● **Description of the task**: Lines holding the string "Social" in the listing below are to be copied.

● **Provided entries**:
==============================

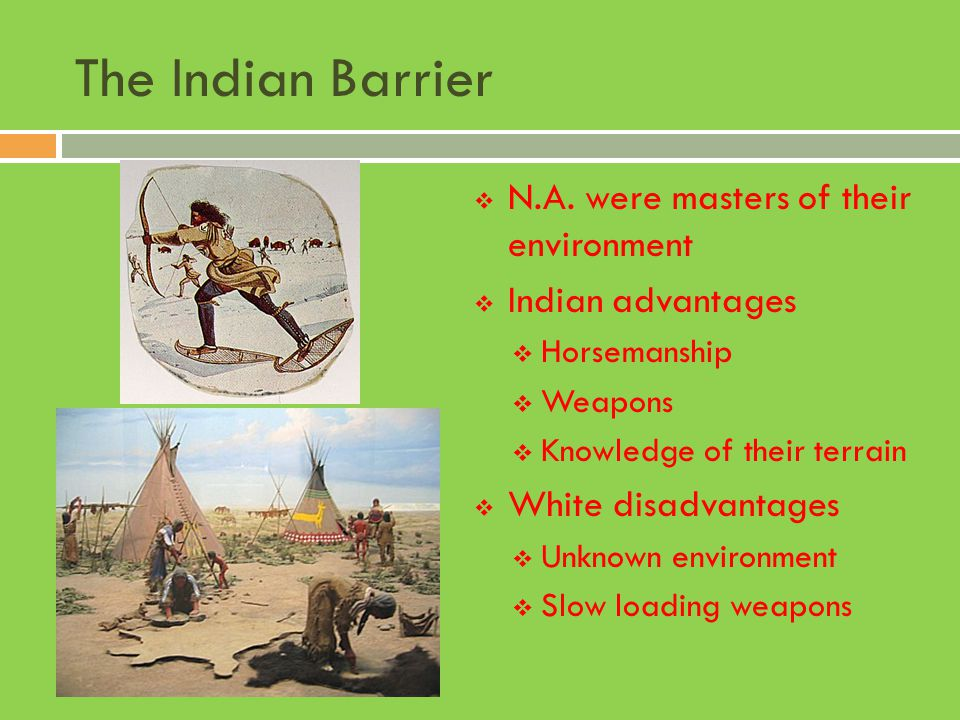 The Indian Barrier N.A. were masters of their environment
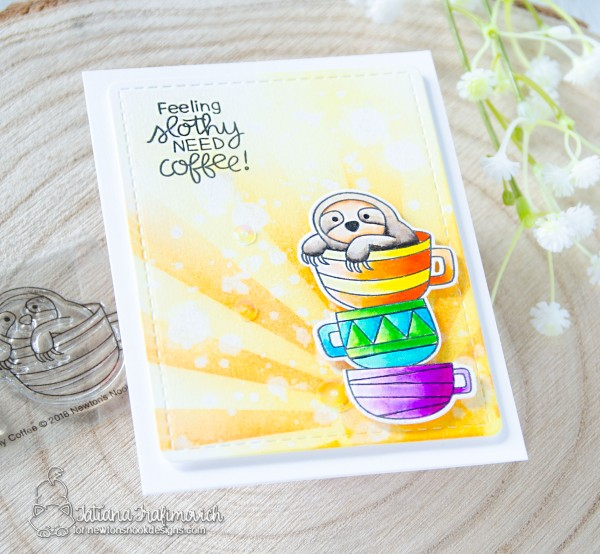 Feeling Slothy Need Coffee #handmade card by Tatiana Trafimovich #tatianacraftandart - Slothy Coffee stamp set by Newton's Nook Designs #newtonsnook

==============================

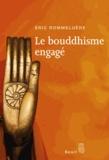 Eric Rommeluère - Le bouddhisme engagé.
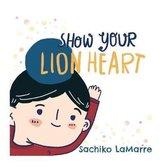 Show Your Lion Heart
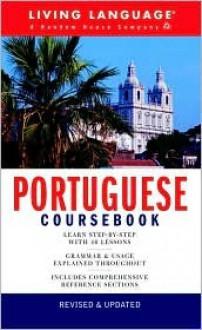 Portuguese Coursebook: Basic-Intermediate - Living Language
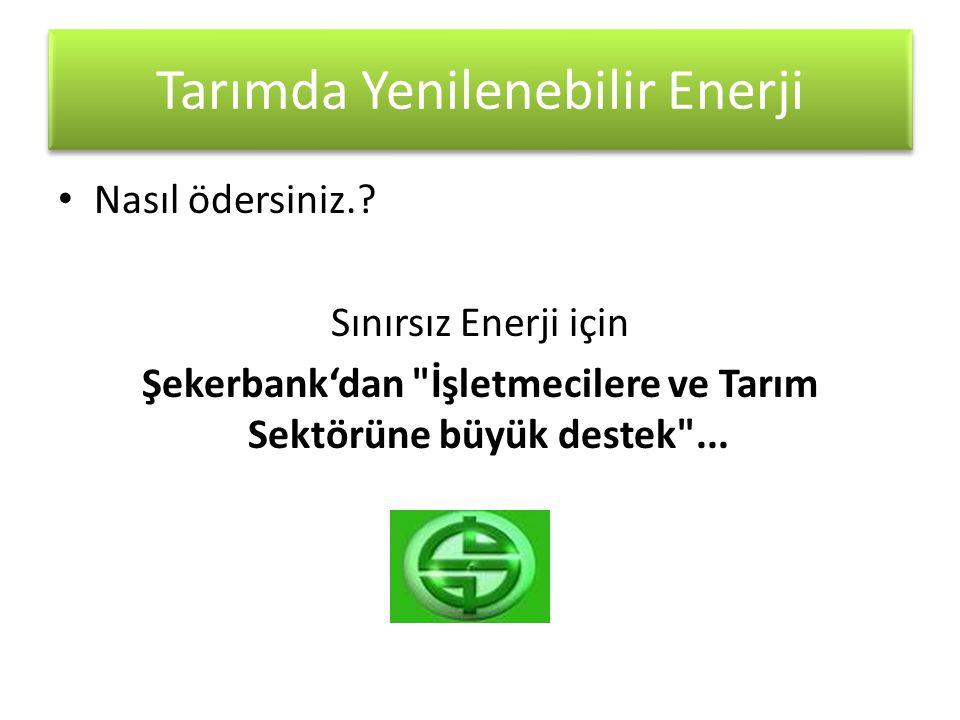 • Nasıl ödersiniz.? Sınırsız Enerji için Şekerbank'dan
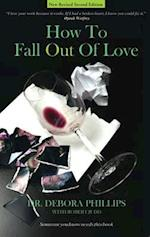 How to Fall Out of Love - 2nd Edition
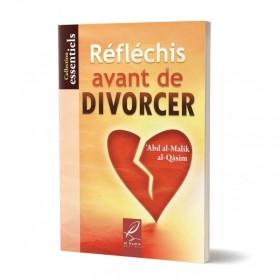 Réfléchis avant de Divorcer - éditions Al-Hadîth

==============================

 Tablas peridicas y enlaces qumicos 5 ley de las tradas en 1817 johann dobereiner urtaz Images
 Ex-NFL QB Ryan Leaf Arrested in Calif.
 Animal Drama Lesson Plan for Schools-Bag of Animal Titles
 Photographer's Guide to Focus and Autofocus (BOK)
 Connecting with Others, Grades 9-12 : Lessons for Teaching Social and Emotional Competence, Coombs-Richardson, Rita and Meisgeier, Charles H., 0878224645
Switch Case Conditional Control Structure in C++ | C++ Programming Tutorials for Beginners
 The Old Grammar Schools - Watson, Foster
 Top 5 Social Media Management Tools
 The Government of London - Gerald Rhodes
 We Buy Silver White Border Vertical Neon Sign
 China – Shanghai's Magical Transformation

==============================

● **Task response**:
 Connecting with Others, Grades 9-12 : Lessons for Teaching Social and Emotional Competence, Coombs-Richardson, Rita and Meisgeier, Charles H., 0878224645
 Top 5 Social Media Management Tools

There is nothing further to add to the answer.